Figure 1.
Frequency distribution of pairwise sequence divergence between 6929 single-copy gene orthologs in T. b. brucei and T. b. gambiense.
Divergence values to the right of the dashed line are statistically significant; the identities of selected divergent gene pairs are noted. An asterisk * denotes genes belonging to a T. b. brucei subspecies-specific tandem gene array (see Figure 2 and Supplementary Figure S2).
Table 1.
Species-specific segmental duplications in (a) T. b. gambiense and (b) T. b. brucei.
Figure 2.
Segmental duplication on chromosome 9 in T. b. brucei.
A single segment in T. b. gambiense comprising three coding sequences (Tbg972.9.4160, 4140 and 4130) corresponds to a three-gene segmental duplication (5 repeats) on chromosome 9 in T. b. brucei. The first coding sequence (shaded red) is a conserved, hypothetical gene encoding a putative secretory protein and all copies are identical. The second (shaded yellow) and third (shaded orange) coding sequences are tandem-duplicate, conserved hypothetical genes encoding putative membrane-bound proteins. Both second and third genes contain substantial sequence variation in T. b. brucei; the upstream-most copies are orthologous to the T. b. gambiense genes, but none of the remaining variants were identified among T. b. gambiense sequence reads. The segmental duplication is preceded immediately upstream by an INGI-mediated insertion (shaded purple).
Figure 3.
Analysis of sequence variation among T. brucei 65 kDa invariant surface glycoprotein genes.
Gene copies are numbered consecutively in positional order from left to right on the chromosome, beginning with Tbb1 (Tb927.2.3270) and Tbg1 (Tbg972.2.1130) respectively. a. Sequence variation (expressed as Shannon entropy score, left scale) along a multiple sequence alignment, combined with recombination breakpoints (red lines, right scale) inferred by GARD analysis. A dotted blue line marks the boundary between coding and 3′ UTR regions. Coloured bars above the chart indicate recombination tracts as identified by GARD. b. A phylogenetic network including sequences unique to one subspecies (marked with an asterisk *). Annotated pseudogenes are indicated by ψ. c. A chart showing the affinities of sequence Tbg7 only; all sequences are represented in a circle, coloured bars connect Tbg7 (or regions thereof) to its closest relative among other sequences. Different colours are used to denote different affinities. d. Affinity chart for Tbg1.
Table 2.
Evidence for recombination within variable tandem gene arrays conserved in T. b. gambiense and T. b. brucei.
Figure 4.
Variant surface glycoprotein (VSG) repertoire of T. b. brucei (927) represented as a three-dimensional network graph.

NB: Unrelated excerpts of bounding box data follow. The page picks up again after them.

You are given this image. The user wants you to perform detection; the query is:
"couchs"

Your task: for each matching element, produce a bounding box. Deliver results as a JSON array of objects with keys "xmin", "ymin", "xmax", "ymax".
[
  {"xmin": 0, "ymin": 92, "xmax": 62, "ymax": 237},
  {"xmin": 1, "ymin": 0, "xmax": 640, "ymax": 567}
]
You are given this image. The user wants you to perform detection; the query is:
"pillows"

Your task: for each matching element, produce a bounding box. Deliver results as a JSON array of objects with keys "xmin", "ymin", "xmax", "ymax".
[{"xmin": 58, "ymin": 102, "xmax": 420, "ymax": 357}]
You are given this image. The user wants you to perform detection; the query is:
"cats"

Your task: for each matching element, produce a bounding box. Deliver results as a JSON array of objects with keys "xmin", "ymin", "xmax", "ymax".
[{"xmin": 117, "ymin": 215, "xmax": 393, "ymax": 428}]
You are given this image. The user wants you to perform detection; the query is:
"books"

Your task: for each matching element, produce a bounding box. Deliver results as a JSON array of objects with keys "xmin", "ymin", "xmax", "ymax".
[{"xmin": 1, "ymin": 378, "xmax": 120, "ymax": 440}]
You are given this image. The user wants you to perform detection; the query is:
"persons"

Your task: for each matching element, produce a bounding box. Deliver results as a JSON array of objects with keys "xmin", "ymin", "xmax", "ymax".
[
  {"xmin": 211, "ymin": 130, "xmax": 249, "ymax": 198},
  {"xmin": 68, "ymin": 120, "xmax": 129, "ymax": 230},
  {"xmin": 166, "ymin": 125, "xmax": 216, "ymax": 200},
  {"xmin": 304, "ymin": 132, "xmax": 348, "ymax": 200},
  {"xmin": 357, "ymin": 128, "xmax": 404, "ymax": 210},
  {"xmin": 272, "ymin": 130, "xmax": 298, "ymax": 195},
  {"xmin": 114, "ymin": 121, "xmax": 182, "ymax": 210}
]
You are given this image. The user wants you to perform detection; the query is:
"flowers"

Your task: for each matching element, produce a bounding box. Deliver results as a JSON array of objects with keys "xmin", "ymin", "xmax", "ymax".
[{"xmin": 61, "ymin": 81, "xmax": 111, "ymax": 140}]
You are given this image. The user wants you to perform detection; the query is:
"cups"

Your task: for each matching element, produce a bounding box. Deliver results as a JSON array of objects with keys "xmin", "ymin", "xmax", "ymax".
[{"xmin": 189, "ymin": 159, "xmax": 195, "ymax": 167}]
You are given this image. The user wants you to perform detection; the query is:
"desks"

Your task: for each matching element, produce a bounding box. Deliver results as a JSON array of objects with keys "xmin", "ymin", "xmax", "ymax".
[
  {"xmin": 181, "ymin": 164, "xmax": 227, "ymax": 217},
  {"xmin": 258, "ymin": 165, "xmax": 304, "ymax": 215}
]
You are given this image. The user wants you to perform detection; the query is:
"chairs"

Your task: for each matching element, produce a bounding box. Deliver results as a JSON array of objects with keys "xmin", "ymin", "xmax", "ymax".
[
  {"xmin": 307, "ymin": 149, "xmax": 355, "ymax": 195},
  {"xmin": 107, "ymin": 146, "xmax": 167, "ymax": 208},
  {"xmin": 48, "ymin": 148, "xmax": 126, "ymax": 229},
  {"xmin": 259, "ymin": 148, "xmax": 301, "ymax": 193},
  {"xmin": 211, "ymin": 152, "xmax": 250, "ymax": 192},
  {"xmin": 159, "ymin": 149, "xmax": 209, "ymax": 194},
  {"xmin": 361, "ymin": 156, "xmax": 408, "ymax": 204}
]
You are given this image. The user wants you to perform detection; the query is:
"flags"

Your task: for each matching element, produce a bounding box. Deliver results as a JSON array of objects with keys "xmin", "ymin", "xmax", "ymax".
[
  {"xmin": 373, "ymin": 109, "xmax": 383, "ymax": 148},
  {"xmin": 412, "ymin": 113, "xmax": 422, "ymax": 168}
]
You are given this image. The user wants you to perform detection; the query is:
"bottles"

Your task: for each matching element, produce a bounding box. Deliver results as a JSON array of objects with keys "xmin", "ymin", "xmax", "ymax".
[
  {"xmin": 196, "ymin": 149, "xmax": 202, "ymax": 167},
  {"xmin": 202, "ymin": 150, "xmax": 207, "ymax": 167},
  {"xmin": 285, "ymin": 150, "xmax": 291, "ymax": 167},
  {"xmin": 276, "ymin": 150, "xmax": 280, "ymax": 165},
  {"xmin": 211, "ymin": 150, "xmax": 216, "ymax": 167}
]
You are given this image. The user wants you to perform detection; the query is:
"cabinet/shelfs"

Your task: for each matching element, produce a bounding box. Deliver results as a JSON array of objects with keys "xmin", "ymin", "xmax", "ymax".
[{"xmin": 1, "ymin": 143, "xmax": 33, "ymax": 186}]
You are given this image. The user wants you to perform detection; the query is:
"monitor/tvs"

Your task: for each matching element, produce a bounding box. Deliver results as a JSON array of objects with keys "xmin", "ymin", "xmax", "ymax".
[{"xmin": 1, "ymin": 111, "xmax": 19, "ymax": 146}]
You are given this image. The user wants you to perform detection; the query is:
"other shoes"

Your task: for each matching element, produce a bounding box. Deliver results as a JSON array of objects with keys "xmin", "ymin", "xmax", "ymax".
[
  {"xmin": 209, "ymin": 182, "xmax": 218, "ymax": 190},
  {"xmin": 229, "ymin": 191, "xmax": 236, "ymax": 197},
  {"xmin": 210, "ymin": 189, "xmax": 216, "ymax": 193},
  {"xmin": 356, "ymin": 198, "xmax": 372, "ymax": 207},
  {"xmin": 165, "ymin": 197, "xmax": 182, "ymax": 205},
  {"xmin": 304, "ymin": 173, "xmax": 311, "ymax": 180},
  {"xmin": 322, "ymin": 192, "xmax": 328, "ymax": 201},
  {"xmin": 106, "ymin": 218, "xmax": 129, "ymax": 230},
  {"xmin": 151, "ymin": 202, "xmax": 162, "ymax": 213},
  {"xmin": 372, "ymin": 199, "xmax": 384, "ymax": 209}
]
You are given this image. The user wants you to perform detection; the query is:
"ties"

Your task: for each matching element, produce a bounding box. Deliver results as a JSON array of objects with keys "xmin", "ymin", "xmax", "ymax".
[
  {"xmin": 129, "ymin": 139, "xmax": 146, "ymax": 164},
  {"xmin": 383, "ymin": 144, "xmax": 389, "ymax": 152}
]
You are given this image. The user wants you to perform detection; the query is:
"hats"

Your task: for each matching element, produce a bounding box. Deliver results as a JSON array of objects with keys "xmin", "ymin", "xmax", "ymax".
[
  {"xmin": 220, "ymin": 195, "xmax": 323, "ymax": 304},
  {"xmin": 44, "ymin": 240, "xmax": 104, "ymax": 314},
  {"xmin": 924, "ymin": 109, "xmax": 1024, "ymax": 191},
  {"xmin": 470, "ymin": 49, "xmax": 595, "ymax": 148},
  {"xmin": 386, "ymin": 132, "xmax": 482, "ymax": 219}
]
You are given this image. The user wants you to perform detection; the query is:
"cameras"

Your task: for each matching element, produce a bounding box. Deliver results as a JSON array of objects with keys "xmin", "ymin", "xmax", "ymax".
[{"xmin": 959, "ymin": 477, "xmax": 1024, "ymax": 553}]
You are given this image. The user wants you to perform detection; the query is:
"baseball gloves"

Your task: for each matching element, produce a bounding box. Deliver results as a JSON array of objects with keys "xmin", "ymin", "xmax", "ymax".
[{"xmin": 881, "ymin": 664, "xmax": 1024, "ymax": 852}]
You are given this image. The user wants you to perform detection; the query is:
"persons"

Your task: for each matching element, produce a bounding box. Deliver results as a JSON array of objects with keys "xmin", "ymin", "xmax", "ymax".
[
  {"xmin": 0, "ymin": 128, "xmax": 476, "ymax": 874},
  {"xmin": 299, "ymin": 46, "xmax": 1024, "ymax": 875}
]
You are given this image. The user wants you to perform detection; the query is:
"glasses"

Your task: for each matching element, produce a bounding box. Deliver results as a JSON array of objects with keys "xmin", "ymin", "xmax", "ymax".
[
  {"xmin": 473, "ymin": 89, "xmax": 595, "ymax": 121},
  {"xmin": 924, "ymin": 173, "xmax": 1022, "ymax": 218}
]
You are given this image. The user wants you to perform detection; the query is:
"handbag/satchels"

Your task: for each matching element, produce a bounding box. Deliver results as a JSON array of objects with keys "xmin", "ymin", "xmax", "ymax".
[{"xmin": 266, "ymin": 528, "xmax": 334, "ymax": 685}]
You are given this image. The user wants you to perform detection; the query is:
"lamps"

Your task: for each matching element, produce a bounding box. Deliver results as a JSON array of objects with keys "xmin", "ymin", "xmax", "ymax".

1258 T. b. brucei VSG protein sequences were compared using pairwise BLAST searches. BLAST scores were used to arrange VSG into a graph using BioLayout Express 3D 3.0. 968 individual VSG are represented as coloured spheres and are joined by edges to all other nodes with which they share >70% amino acid identity. The program minimizes the distance required to arrange all nodes such that related nodes are arranged closest to one another. Nodes are shaded by type: orthologous sequence in T. b. gambiense (blue), orthologous sequence in T. b. gambiense, but closest relative in T. b. brucei (green), no corresponding sequence in T. b. gambiense (red), metacyclic-stage VSG (purple) and VSG-related (VR) proteins (yellow).